→ WHAT TO PRODUCE
The expected result is every entry, retyped character for character.

[Short descriptive text snippets]

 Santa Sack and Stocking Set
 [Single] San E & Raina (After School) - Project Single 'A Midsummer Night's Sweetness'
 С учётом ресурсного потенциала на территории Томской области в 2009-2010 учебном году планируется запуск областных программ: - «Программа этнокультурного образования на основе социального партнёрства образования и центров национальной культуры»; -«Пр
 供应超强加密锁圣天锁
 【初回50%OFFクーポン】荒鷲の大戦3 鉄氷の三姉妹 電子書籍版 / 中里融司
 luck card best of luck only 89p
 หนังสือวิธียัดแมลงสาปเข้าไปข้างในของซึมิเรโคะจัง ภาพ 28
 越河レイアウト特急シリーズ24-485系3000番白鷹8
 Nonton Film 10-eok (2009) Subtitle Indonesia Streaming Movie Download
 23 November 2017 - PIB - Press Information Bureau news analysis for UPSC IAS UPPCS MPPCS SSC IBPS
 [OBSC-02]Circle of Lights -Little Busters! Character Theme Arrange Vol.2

→ WRITTEN SOLUTION
 Santa Sack and Stocking Set
 [Single] San E & Raina (After School) - Project Single 'A Midsummer Night's Sweetness'
 С учётом ресурсного потенциала на территории Томской области в 2009-2010 учебном году планируется запуск областных программ: - «Программа этнокультурного образования на основе социального партнёрства образования и центров национальной культуры»; -«Пр
 供应超强加密锁圣天锁
 【初回50%OFFクーポン】荒鷲の大戦3 鉄氷の三姉妹 電子書籍版 / 中里融司
 luck card best of luck only 89p
 หนังสือวิธียัดแมลงสาปเข้าไปข้างในของซึมิเรโคะจัง ภาพ 28
 越河レイアウト特急シリーズ24-485系3000番白鷹8
 Nonton Film 10-eok (2009) Subtitle Indonesia Streaming Movie Download
 23 November 2017 - PIB - Press Information Bureau news analysis for UPSC IAS UPPCS MPPCS SSC IBPS
 [OBSC-02]Circle of Lights -Little Busters! Character Theme Arrange Vol.2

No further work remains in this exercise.